The minute wheel may be advanced by repeatedly pressing the armature against the electromagnet core and releasing it briefly. The slave movement which drives the entire mechanism has double locking. This makes it very difficult to advance quickly. (Unlike a normal slave which needs only the electromagnet armature to be pressed in to release the ratchet wheel)
There are certain midpoint positions of the locking and impulse levers which will allow the ratchet wheel to turn freely. But it requires some care and dexterity to avoid graunching the ratchet wheel with the levers if they should suddenly re-engage! Probably no damage will be done but it isn't a kind way to treat such a fine, old mechanism.
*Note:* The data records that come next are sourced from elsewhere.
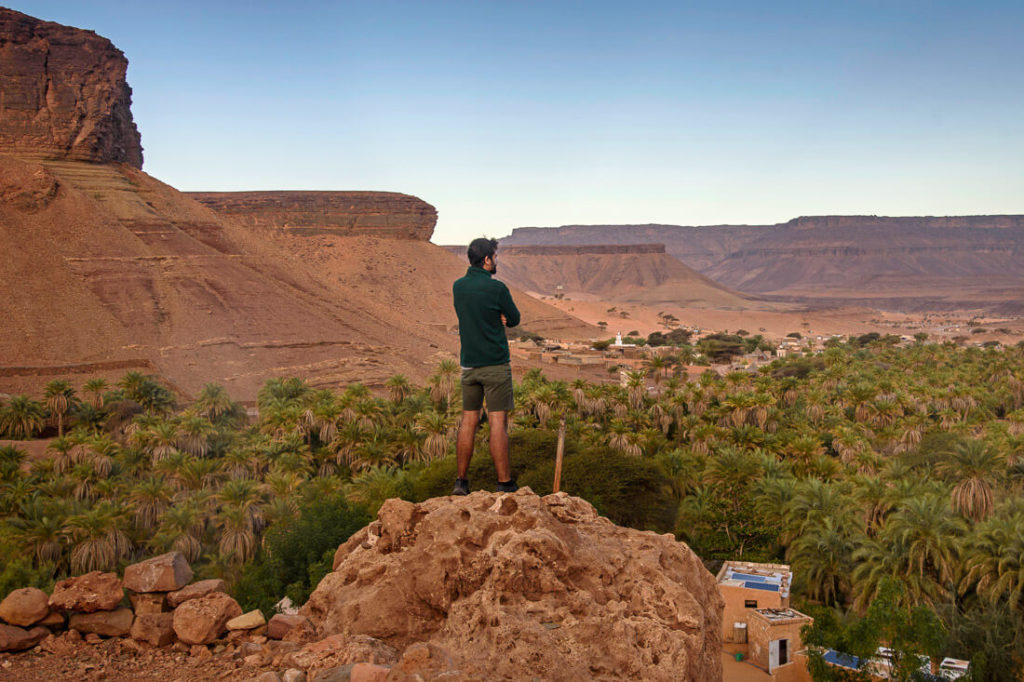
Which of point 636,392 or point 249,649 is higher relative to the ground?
point 249,649

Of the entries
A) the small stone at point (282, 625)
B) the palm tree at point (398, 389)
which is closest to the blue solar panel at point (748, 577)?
the small stone at point (282, 625)

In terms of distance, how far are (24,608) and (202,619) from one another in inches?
54.5

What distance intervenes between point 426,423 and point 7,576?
527 inches

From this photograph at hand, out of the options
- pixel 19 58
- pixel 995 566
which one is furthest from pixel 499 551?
pixel 19 58

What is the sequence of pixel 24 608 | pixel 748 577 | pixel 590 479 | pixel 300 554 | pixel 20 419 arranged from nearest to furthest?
pixel 24 608 → pixel 300 554 → pixel 590 479 → pixel 748 577 → pixel 20 419

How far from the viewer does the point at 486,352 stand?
6.73 meters

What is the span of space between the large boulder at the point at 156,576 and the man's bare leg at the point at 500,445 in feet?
8.53

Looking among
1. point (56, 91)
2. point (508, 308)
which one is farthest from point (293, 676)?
point (56, 91)

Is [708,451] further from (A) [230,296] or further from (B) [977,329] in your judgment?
(B) [977,329]

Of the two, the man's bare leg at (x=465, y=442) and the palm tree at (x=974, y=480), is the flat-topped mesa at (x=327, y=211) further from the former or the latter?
the man's bare leg at (x=465, y=442)

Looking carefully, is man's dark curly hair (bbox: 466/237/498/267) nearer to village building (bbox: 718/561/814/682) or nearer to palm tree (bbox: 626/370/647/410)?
village building (bbox: 718/561/814/682)

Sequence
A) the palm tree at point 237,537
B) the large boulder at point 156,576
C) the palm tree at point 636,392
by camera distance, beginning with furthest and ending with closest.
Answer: the palm tree at point 636,392 → the palm tree at point 237,537 → the large boulder at point 156,576

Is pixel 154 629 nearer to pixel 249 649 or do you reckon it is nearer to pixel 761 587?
pixel 249 649

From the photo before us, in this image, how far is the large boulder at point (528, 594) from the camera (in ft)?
13.9
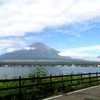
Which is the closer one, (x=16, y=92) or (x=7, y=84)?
(x=16, y=92)

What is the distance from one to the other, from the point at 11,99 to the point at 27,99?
2.98 ft

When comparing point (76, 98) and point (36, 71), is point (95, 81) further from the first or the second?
point (76, 98)

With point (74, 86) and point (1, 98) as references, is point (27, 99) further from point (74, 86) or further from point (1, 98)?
point (74, 86)

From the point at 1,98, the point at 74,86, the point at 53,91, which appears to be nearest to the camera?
the point at 1,98

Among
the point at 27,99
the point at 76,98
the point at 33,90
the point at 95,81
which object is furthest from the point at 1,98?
the point at 95,81

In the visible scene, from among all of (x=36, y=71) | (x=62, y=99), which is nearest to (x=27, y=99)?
(x=62, y=99)

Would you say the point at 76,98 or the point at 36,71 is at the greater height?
the point at 36,71

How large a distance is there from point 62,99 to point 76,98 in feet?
3.09

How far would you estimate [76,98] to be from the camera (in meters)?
14.5

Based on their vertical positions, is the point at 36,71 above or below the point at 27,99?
above

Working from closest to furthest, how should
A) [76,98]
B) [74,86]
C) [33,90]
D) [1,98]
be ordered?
[1,98] → [76,98] → [33,90] → [74,86]

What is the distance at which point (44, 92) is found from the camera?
1672 cm

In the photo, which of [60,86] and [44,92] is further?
[60,86]

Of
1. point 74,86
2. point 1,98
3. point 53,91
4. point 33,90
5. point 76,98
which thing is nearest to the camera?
point 1,98
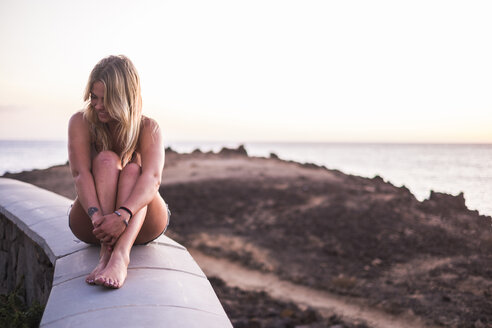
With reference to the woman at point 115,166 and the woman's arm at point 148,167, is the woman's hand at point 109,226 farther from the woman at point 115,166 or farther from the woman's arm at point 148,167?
the woman's arm at point 148,167

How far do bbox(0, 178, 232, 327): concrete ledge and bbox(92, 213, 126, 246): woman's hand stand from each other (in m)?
0.25

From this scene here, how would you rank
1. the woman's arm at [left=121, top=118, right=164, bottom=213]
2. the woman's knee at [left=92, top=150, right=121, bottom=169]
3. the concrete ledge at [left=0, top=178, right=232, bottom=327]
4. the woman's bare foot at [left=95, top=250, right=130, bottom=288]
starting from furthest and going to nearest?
the woman's knee at [left=92, top=150, right=121, bottom=169]
the woman's arm at [left=121, top=118, right=164, bottom=213]
the woman's bare foot at [left=95, top=250, right=130, bottom=288]
the concrete ledge at [left=0, top=178, right=232, bottom=327]

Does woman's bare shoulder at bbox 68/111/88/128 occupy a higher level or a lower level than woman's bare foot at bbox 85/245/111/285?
higher

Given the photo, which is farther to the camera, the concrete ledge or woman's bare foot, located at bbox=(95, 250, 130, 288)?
woman's bare foot, located at bbox=(95, 250, 130, 288)

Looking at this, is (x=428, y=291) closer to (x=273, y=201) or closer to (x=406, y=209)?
(x=406, y=209)

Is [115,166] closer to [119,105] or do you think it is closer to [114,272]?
[119,105]

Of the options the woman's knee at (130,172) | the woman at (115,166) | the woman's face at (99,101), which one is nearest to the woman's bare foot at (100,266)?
the woman at (115,166)

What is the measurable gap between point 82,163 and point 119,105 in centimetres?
47

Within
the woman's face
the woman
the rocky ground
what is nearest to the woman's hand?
the woman

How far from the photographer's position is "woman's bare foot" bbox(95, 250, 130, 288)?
2.26 meters

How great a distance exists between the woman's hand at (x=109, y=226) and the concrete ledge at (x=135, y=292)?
0.80 feet

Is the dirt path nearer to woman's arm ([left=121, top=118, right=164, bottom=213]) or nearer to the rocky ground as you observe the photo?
the rocky ground

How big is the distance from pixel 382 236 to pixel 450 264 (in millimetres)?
1588

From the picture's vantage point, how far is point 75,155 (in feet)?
9.25
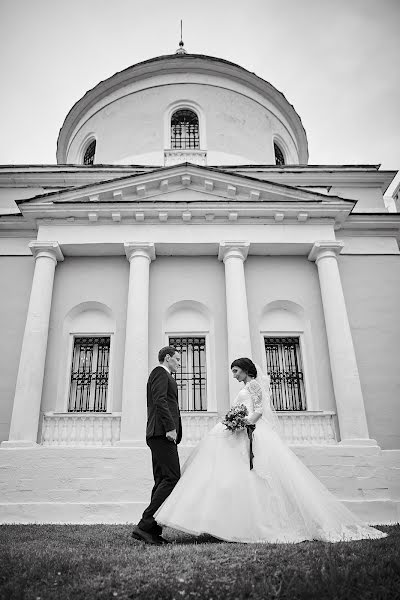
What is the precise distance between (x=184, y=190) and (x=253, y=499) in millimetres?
9806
Freeing the minute wheel will also allow the 24 hour pin wheel to turn as they are geared together. The time on the 24 hour pin wheel is read at the bell contacts whether a pin is present or not. A pin may be inserted temporarily to ensure accuracy of reading the time showing on the 24 hour dial. There should be no disagreement between the time shown on the minute wheel and pin wheel unless the mechanism has been previously dismantled.
A black pointer is provided to show the time on the minute wheel of the slave movement. (Accurate only at the half minute time impulse)
Although the contact device is commonly known as a bell ringer it may be employed to switch low voltage currents for any purpose. You could even use it as an alarm clock with a suitable low voltage doorbell or buzzer. Or to switch lights on and off via a locking relay.
Great care should be taken with the glass, mercury switch. It contains liquid mercury within a thin glass envelope. It is held by strong spring clips but can slip free if touched. Mercury vapour is highly toxic. Liquid mercury must never be allowed to remain if spilled indoors. The mercury switch is very shiny and the flowing metal very unusual in appearance. This may make the switch attractive to curious children. It is strongly suggested that the programmer case door be kept locked at all times and the key kept somewhere secure and completely inaccessible.